Extract each line of the data and write it out again exactly.
______________________________
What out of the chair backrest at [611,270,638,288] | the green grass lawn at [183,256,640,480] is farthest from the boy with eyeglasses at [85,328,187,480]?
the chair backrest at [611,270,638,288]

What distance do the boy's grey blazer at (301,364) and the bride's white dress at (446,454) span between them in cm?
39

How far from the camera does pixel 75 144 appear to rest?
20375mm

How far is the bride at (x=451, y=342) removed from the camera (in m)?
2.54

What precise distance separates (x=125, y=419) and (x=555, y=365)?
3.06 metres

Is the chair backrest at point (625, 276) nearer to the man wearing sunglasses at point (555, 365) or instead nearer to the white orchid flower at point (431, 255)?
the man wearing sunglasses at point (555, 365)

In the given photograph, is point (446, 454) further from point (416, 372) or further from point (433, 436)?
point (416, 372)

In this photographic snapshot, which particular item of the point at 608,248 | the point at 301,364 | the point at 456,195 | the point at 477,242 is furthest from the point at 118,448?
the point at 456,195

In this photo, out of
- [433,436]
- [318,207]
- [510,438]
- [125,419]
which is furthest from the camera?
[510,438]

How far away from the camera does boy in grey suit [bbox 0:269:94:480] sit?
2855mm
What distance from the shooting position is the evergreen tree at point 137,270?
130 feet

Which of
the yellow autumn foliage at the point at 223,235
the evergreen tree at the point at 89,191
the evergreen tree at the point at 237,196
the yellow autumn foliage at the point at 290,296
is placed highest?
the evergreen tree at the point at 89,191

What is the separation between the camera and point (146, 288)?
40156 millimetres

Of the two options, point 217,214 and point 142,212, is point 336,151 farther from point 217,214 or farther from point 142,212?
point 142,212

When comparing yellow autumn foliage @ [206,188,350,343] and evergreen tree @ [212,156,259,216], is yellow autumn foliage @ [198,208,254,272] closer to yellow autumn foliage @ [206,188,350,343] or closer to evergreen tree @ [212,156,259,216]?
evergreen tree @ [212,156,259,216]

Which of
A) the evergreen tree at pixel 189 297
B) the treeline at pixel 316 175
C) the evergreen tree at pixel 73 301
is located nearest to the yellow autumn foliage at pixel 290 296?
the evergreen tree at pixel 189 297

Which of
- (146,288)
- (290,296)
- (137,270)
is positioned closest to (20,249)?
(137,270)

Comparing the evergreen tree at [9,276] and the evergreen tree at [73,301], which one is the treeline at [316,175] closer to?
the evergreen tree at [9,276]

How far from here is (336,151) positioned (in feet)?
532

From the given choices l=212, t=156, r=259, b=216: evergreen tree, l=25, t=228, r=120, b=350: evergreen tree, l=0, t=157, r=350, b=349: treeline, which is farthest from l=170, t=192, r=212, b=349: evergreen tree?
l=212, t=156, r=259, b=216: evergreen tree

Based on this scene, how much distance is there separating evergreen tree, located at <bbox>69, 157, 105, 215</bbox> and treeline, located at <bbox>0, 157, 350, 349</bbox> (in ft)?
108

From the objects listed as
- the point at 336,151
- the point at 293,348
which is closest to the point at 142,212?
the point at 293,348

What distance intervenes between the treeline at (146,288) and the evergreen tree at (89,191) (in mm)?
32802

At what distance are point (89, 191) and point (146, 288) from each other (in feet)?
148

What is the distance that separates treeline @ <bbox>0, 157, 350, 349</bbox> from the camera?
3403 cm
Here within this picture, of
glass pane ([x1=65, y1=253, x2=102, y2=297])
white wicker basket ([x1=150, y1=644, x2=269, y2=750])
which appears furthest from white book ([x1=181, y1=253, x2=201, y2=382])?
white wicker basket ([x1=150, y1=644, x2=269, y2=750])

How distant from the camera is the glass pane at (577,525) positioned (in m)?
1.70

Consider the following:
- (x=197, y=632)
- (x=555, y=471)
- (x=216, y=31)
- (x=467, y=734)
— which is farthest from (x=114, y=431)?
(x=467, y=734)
______________________________
__SOLUTION TO THIS TASK__:
What out of the chair backrest at [611,270,638,288] | the green grass lawn at [183,256,640,480] is farthest from the boy with eyeglasses at [85,328,187,480]?
the chair backrest at [611,270,638,288]

What distance do the boy's grey blazer at (301,364) and the bride's white dress at (446,454) span between them in cm?
39

How far from the camera does pixel 75 144 appear to rest?
20375mm

How far is the bride at (x=451, y=342) removed from the camera (in m)?
2.54

What precise distance separates (x=125, y=419) and (x=555, y=365)?
3.06 metres

Is the chair backrest at point (625, 276) nearer to the man wearing sunglasses at point (555, 365) or instead nearer to the white orchid flower at point (431, 255)?
the man wearing sunglasses at point (555, 365)

In the given photograph, is point (446, 454) further from point (416, 372) or further from point (433, 436)?
point (416, 372)

In this photographic snapshot, which particular item of the point at 608,248 | the point at 301,364 | the point at 456,195 | the point at 477,242 is furthest from the point at 118,448?
the point at 456,195

In this photo, out of
- [433,436]
- [318,207]
- [510,438]
- [125,419]
which is furthest from the camera?
[510,438]

How far away from the camera does boy in grey suit [bbox 0:269:94:480] sit?
2855mm
What distance from the shooting position is the evergreen tree at point 137,270?
130 feet

Which of
the yellow autumn foliage at the point at 223,235
the evergreen tree at the point at 89,191
the evergreen tree at the point at 237,196
the yellow autumn foliage at the point at 290,296
is placed highest?
the evergreen tree at the point at 89,191

What is the separation between the camera and point (146, 288)?
40156 millimetres

Of the two options, point 217,214 and point 142,212, is point 336,151 farther from point 217,214 or farther from point 142,212?
point 142,212

When comparing yellow autumn foliage @ [206,188,350,343] and evergreen tree @ [212,156,259,216], is yellow autumn foliage @ [198,208,254,272] closer to yellow autumn foliage @ [206,188,350,343] or closer to evergreen tree @ [212,156,259,216]?
evergreen tree @ [212,156,259,216]

Which of
A) the evergreen tree at pixel 189 297
B) the treeline at pixel 316 175
C) the evergreen tree at pixel 73 301
is located nearest to the yellow autumn foliage at pixel 290 296?
the evergreen tree at pixel 189 297

Which of
- (146,288)
- (290,296)
- (137,270)
is positioned closest to (20,249)?
(137,270)

Comparing the evergreen tree at [9,276] and the evergreen tree at [73,301], which one is the treeline at [316,175] closer to?
the evergreen tree at [9,276]

How far from here is (336,151) positioned (in feet)?
532

From the given choices l=212, t=156, r=259, b=216: evergreen tree, l=25, t=228, r=120, b=350: evergreen tree, l=0, t=157, r=350, b=349: treeline, which is farthest from l=170, t=192, r=212, b=349: evergreen tree?
l=212, t=156, r=259, b=216: evergreen tree

Based on this scene, how much distance is there separating evergreen tree, located at <bbox>69, 157, 105, 215</bbox> and treeline, located at <bbox>0, 157, 350, 349</bbox> (in ft)?
108

From the objects listed as
- the point at 336,151
- the point at 293,348
which is closest to the point at 142,212?
the point at 293,348

What distance intervenes between the treeline at (146,288) and the evergreen tree at (89,191) (in mm)?
32802

At what distance are point (89, 191) and point (146, 288) from each other (in feet)?
148

What is the distance that separates treeline @ <bbox>0, 157, 350, 349</bbox> from the camera?
3403 cm
Here within this picture, of
glass pane ([x1=65, y1=253, x2=102, y2=297])
white wicker basket ([x1=150, y1=644, x2=269, y2=750])
which appears furthest from white book ([x1=181, y1=253, x2=201, y2=382])?
white wicker basket ([x1=150, y1=644, x2=269, y2=750])

How distant from the camera is the glass pane at (577,525) positioned (in m)?
1.70

Consider the following:
- (x=197, y=632)
- (x=555, y=471)
- (x=216, y=31)
- (x=467, y=734)
— which is farthest from (x=114, y=431)?
(x=467, y=734)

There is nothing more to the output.